■ Your assignment ■
The answer should consist of each line from the data below that includes "States".

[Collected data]

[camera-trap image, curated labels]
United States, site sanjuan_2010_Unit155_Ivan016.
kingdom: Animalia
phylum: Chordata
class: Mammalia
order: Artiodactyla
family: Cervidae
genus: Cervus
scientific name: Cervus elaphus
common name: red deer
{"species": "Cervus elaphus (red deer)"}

==

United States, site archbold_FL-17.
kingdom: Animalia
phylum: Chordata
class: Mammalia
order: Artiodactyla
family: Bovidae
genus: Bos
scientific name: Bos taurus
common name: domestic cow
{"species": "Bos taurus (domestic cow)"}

■ Exercise solution ■
United States, site sanjuan_2010_Unit155_Ivan016.
United States, site archbold_FL-17.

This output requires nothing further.